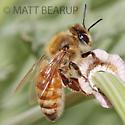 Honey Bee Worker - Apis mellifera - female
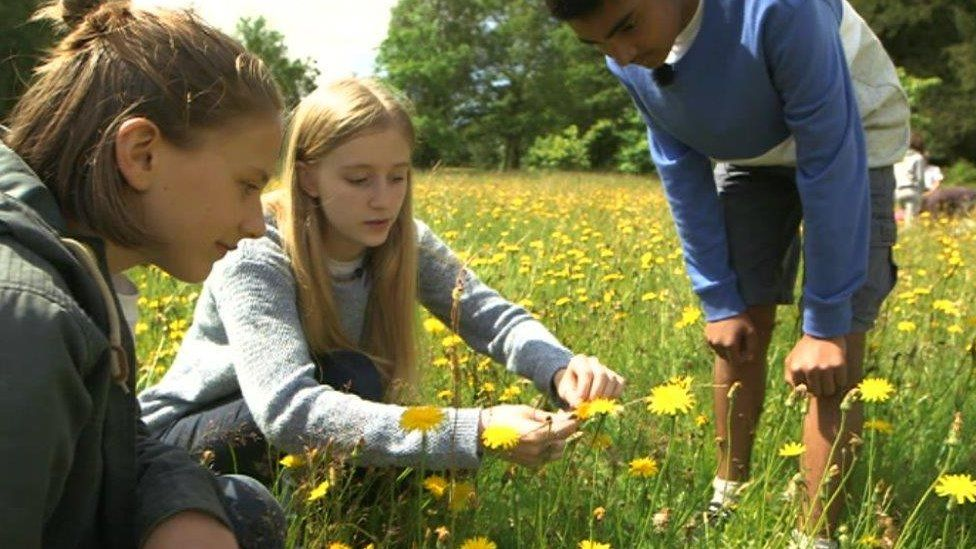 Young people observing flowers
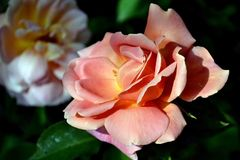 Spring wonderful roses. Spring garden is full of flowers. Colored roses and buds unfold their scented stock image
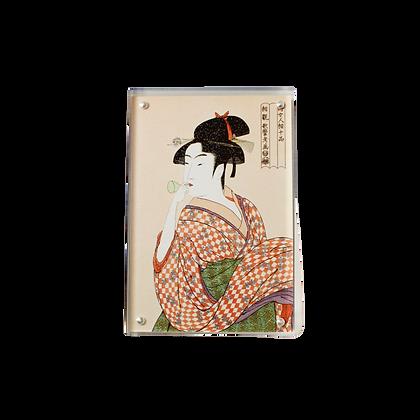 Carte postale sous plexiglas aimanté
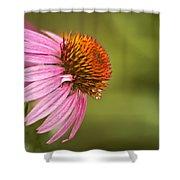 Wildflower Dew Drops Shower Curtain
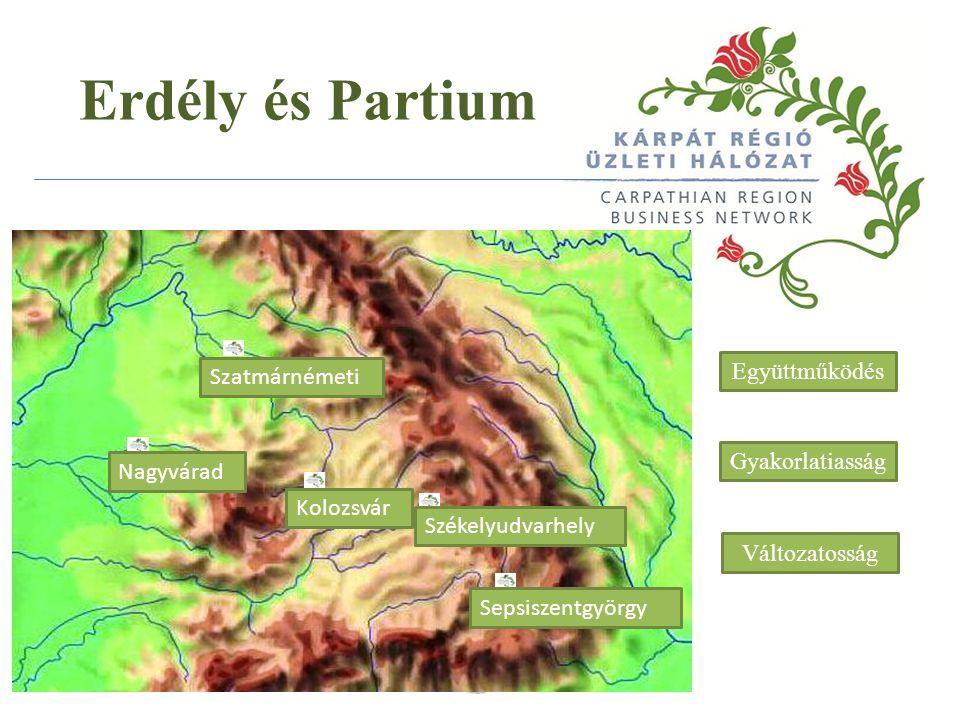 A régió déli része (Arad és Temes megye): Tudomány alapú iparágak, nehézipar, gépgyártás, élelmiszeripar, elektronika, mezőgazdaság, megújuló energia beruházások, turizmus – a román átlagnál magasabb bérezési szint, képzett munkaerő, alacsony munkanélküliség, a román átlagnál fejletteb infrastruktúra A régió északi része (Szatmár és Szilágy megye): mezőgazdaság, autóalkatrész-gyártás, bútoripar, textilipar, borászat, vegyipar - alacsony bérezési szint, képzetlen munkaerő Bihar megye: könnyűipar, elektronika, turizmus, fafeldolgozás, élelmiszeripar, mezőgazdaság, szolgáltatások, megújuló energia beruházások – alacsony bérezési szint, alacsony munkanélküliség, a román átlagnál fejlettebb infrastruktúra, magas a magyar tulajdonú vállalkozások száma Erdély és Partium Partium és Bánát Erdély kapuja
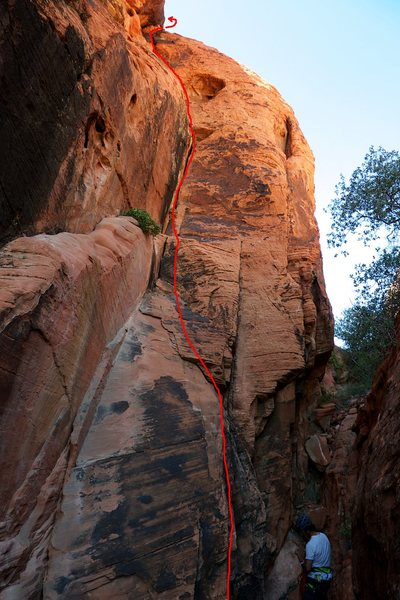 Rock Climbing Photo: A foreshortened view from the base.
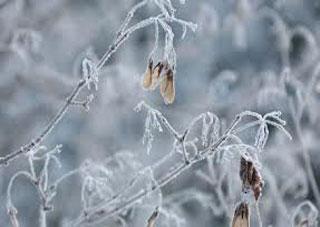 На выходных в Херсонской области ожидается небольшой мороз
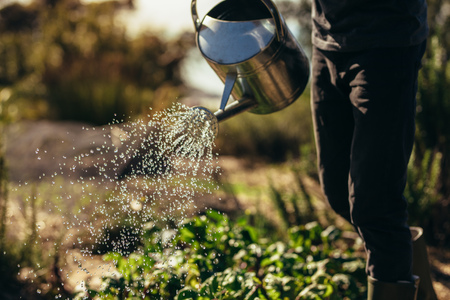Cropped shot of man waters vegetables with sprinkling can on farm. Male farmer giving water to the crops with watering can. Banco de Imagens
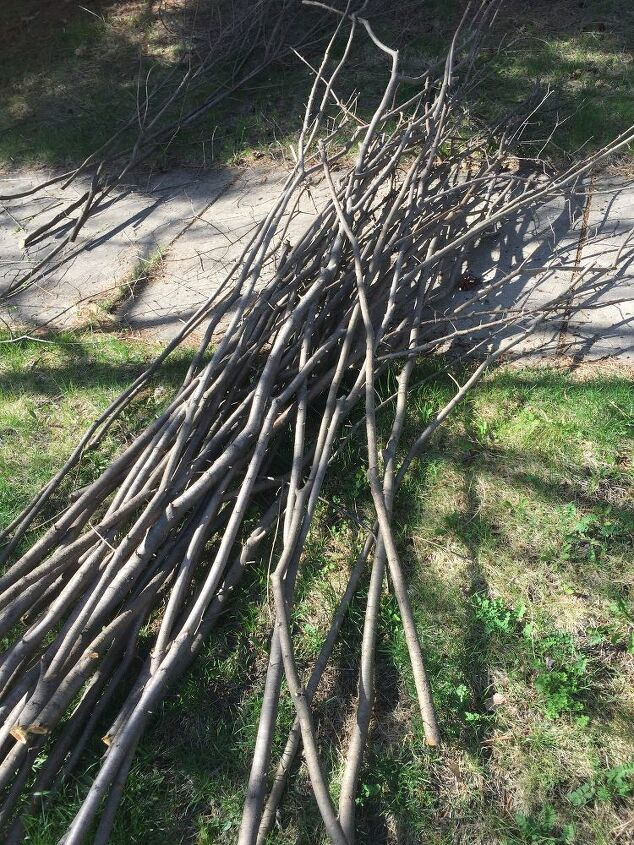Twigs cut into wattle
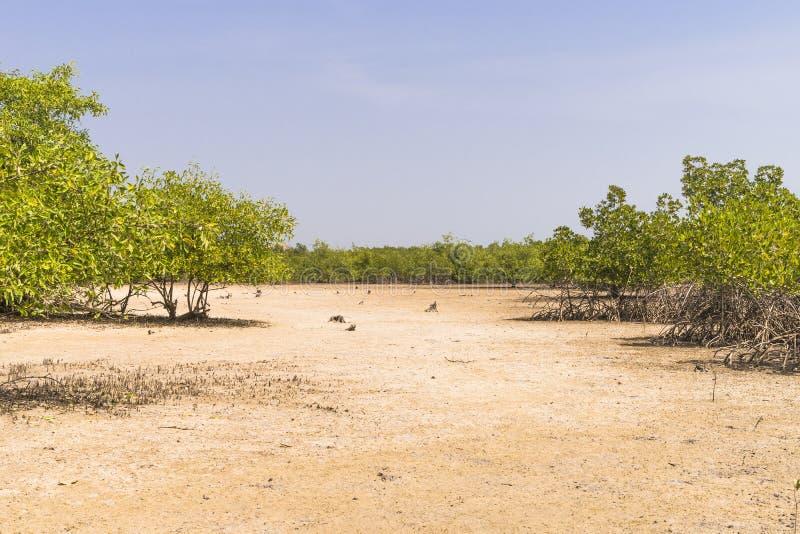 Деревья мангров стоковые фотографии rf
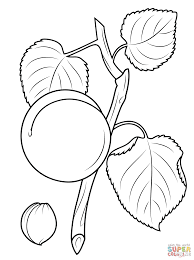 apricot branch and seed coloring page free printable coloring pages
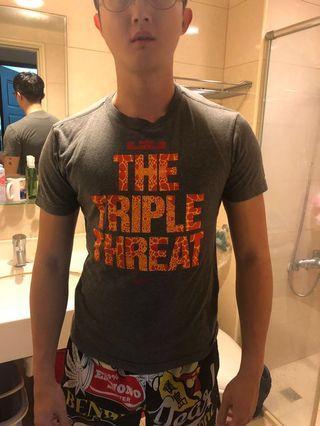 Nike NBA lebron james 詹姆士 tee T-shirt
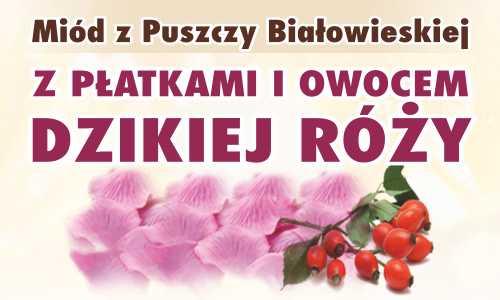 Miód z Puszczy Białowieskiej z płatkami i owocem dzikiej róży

---*---

§ Exercise: The pictures in the data should be omitted, and every remaining line set down exactly.

§ Result of the task:
 Honey Bee Worker - Apis mellifera - female
 Young people observing flowers
 Spring wonderful roses. Spring garden is full of flowers. Colored roses and buds unfold their scented stock image
 Carte postale sous plexiglas aimanté
 Wildflower Dew Drops Shower Curtain
 A régió déli része (Arad és Temes megye): Tudomány alapú iparágak, nehézipar, gépgyártás, élelmiszeripar, elektronika, mezőgazdaság, megújuló energia beruházások, turizmus – a román átlagnál magasabb bérezési szint, képzett munkaerő, alacsony munkanélküliség, a román átlagnál fejletteb infrastruktúra A régió északi része (Szatmár és Szilágy megye): mezőgazdaság, autóalkatrész-gyártás, bútoripar, textilipar, borászat, vegyipar - alacsony bérezési szint, képzetlen munkaerő Bihar megye: könnyűipar, elektronika, turizmus, fafeldolgozás, élelmiszeripar, mezőgazdaság, szolgáltatások, megújuló energia beruházások – alacsony bérezési szint, alacsony munkanélküliség, a román átlagnál fejlettebb infrastruktúra, magas a magyar tulajdonú vállalkozások száma Erdély és Partium Partium és Bánát Erdély kapuja
 Rock Climbing Photo: A foreshortened view from the base.
 На выходных в Херсонской области ожидается небольшой мороз
Cropped shot of man waters vegetables with sprinkling can on farm. Male farmer giving water to the crops with watering can. Banco de Imagens
Twigs cut into wattle
 Деревья мангров стоковые фотографии rf
 apricot branch and seed coloring page free printable coloring pages
 Nike NBA lebron james 詹姆士 tee T-shirt
 Miód z Puszczy Białowieskiej z płatkami i owocem dzikiej róży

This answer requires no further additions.